Exercise objective:
Using the report on Hurricane Gustav, answer these questions:
(a) What share of the US oil supply comes from the region Gustav threatened?
(b) What population does the report give for the city of New Orleans?
(c) How many people did Katrina kill, and in how many states?

Selected excerpt:
────────────────────────────────────────
Tens of thousands of people in New Orleans and the US Gulf Coast fled their homes tonight as Hurricane Gustav moved within 24 hours of striking land.
The oil industry from Texas to New Orleans was taking no chances either, shutting down nearly all offshore platforms and many refineries as Gustav threatened the region that pumps a quarter of the US oil supply.
New Orleans Mayor Ray Nagin ordered mandatory evacuation of the city of 239,000 and told residents "this is still a big, ugly storm, still strong and I encourage everyone to leave."
The storm evoked memories of Katrina which struck almost exactly three years ago, flooding 80 per cent of the city, killing 1,500 people in five states and costing $80 billion.
Mayor Nagin warned anyone who defied evacuation orders they would face extreme danger. Travel trailers that had housed some of those displaced by Katrina might "become projectiles" in the hurricane-force winds. He laid down a dusk-to-dawn curfew and told looters they would be sent straight to prison.
────────────────────────────────────────
Information supplied:
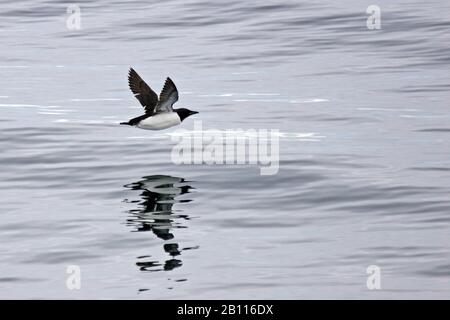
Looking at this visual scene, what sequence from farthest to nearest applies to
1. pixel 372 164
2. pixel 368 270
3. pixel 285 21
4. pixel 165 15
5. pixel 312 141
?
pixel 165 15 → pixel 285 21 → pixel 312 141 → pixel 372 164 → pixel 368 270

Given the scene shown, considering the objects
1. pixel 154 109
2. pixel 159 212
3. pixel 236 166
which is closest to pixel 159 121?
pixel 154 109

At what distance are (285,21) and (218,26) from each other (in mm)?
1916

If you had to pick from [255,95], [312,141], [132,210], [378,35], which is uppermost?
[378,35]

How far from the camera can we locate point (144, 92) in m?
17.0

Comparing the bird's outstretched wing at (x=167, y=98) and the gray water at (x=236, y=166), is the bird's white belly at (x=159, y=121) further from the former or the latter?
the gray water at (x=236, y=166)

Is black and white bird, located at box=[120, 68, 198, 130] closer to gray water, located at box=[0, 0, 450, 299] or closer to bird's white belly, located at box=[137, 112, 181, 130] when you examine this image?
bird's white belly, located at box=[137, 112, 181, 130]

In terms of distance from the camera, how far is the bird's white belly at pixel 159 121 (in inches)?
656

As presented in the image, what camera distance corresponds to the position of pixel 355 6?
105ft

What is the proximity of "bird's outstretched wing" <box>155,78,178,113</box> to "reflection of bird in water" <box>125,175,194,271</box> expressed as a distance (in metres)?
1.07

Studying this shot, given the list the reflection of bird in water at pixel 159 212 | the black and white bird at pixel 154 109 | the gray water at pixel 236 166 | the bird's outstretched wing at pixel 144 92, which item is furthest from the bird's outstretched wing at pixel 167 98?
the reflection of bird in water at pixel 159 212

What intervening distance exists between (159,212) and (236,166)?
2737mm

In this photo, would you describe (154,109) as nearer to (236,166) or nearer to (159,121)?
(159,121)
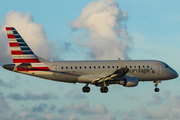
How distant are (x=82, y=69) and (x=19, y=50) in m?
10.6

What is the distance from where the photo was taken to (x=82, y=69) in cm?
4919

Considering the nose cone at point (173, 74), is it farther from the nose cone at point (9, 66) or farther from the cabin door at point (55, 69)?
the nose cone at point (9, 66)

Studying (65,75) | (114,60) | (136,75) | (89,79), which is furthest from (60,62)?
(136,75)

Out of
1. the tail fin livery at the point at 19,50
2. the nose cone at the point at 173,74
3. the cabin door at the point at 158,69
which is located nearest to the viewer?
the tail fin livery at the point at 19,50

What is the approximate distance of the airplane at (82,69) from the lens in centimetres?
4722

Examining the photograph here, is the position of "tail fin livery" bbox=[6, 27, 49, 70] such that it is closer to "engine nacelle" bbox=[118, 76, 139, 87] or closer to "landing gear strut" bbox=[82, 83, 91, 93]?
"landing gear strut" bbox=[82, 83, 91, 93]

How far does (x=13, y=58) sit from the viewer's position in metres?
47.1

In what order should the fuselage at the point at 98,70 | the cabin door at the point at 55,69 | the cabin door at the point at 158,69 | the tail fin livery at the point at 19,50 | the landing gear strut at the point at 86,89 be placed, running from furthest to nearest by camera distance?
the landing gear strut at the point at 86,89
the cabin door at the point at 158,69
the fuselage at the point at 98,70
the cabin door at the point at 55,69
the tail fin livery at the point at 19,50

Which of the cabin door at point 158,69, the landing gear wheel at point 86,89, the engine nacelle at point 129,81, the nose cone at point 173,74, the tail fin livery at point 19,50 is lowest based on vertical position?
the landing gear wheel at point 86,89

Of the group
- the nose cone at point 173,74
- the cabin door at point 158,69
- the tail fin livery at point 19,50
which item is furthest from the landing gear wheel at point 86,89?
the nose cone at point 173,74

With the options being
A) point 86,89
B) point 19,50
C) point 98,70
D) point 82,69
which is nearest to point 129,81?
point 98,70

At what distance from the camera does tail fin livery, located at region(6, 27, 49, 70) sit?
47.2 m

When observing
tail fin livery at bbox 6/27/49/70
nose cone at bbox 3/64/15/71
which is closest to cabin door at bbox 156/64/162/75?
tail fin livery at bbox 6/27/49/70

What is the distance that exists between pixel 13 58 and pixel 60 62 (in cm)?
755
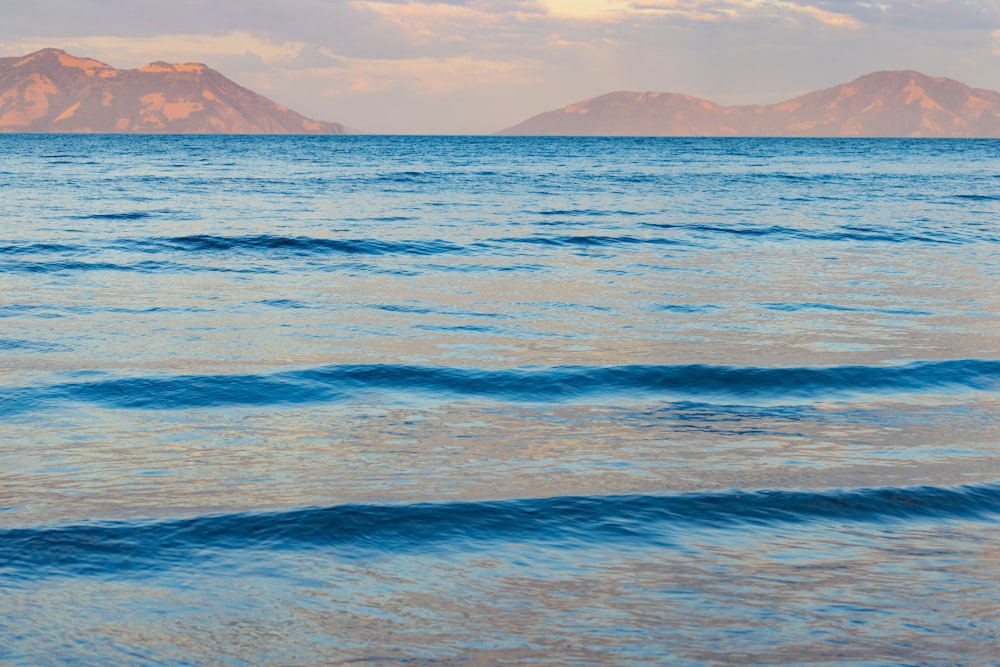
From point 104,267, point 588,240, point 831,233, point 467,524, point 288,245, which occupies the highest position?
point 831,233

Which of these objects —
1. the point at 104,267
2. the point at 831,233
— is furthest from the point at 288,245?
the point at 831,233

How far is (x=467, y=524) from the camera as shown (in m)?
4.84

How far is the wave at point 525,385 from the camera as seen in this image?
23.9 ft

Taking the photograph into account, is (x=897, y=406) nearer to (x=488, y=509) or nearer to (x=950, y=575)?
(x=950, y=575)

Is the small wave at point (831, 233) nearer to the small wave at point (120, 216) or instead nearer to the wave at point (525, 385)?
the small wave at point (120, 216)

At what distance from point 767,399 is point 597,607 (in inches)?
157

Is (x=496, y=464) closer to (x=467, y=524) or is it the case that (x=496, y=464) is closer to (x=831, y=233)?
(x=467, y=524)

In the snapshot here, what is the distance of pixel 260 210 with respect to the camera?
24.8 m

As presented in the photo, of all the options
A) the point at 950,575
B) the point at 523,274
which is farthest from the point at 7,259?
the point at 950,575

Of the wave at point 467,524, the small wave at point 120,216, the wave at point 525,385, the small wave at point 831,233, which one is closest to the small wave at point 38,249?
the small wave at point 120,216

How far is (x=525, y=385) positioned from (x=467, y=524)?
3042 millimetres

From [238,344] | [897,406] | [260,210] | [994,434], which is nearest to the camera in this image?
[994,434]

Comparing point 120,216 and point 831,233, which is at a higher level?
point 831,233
────────────────────────────────────────
Result:
(a) A quarter.
(b) 239,000.
(c) 1,500 people in five states.